A Irmã Lúcia, tão chegada a JP2, abandonou B16. Surpreende que quem previu o fim da guerra e o tiro na batina do papa polaco, não tenha reparado, nas suas premonições, no tiro no pé do pastor alemão.
Santo Escrivá a quem a ICAR esqueceu o mau feitio, o apoio a Franco e a irascibilidade a troco dos fartos cabedais que o taumaturgo canalizou em vida para o Vaticano, não fez o milagre de desligar o microfone da universidade onde o Papa bolçou o ódio de um imperador cristão à mourama como os mullahs soem fazer com o rancor do pastor de camelos.
Em vez da laicidade que nos salve do belicismo religioso, é o proselitismo que renasce numa espiral de ódio de um tira-teimas sobre qual é o Deus melhor.
Sob o cadáver de um mito, milhões de seres humanos estão em risco de se transformarem precocemente em cadáveres.
O cerne das preocupações de Ratzinger, expressas nos dois livros que já referi, Without Roots: The West, Relativism, Christianity, Islam e «Values in Times of Upheaval», é o facto de que na Europa não só o catolicismo está em remissão como a religião mais dinâmica é o islamismo. Crescimento que ele atribui ao « relativismo» europeu que permite a construção de mesquitas, sinagogas e templos sortidos e a proselitização aberta de outras religiões – o que, não obstante os constantes protestos do Vaticano, não se verifica em países islâmicos, nalguns dos quais a mera conversão a outra religião dita uma pena de morte.

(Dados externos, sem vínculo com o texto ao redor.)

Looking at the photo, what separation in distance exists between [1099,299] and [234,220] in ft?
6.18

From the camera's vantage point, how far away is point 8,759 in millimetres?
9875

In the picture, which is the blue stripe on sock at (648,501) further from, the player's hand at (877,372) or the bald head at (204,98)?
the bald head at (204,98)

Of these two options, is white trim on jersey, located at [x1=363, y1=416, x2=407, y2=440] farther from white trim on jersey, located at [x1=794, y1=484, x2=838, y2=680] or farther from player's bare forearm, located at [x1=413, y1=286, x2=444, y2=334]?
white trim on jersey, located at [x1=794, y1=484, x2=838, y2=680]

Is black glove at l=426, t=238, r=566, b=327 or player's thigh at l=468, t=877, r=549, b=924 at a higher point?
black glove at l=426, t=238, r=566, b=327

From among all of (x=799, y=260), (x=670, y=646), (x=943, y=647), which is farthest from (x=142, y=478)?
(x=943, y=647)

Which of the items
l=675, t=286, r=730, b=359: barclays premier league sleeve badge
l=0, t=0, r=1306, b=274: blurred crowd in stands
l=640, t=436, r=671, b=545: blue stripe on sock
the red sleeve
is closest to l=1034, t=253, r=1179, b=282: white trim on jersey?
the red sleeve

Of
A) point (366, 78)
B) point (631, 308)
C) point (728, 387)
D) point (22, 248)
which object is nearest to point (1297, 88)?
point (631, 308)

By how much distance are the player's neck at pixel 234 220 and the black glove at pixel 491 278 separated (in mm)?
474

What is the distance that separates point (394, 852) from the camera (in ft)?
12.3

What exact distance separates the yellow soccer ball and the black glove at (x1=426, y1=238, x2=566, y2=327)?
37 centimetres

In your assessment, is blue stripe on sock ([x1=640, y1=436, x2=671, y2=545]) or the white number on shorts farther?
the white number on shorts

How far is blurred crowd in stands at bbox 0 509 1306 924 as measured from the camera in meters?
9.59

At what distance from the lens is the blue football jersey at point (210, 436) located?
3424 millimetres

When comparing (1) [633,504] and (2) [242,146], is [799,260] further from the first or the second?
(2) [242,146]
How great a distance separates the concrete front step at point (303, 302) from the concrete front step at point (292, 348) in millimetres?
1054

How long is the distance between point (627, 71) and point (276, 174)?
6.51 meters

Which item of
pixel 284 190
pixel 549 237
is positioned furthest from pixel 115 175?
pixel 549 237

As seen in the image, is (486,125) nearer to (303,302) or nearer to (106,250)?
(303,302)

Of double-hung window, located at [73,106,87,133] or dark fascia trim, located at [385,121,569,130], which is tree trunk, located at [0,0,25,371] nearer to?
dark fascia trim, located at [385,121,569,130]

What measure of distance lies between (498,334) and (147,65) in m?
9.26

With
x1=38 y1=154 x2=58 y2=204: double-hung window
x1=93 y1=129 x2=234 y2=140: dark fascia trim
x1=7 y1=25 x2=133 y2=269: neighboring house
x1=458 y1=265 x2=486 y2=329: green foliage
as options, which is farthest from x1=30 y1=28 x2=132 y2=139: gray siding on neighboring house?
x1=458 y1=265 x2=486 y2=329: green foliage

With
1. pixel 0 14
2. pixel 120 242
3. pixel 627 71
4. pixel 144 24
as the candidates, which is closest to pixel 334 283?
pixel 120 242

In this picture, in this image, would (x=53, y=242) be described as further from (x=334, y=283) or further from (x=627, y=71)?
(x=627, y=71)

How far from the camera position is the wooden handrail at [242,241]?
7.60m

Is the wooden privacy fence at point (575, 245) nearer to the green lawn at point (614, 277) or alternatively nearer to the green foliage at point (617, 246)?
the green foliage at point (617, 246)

Assim, a Europa está «surda a Deus» – que para Ratzinger é equivalente a ignorar os dislates debitados pelo Vaticano, o único intérprete autorizado do «livro sagrado» que contém tantas ou mais barbaridades que o livro sagrado da maior religião da concorrência- e o propósito prioritário do Vaticano é a re-evangelização da Europa, objectivo a que Ratzinger se devota desde a sua eleição, denunciando estridentemente o suposto «relativismo» que assolou a Europa, o secularismo, a laicidade e a causa última de todas estas «blasfémias», aquela em que tem assestado baterias, a ciência «que tornou Deus supérfluo».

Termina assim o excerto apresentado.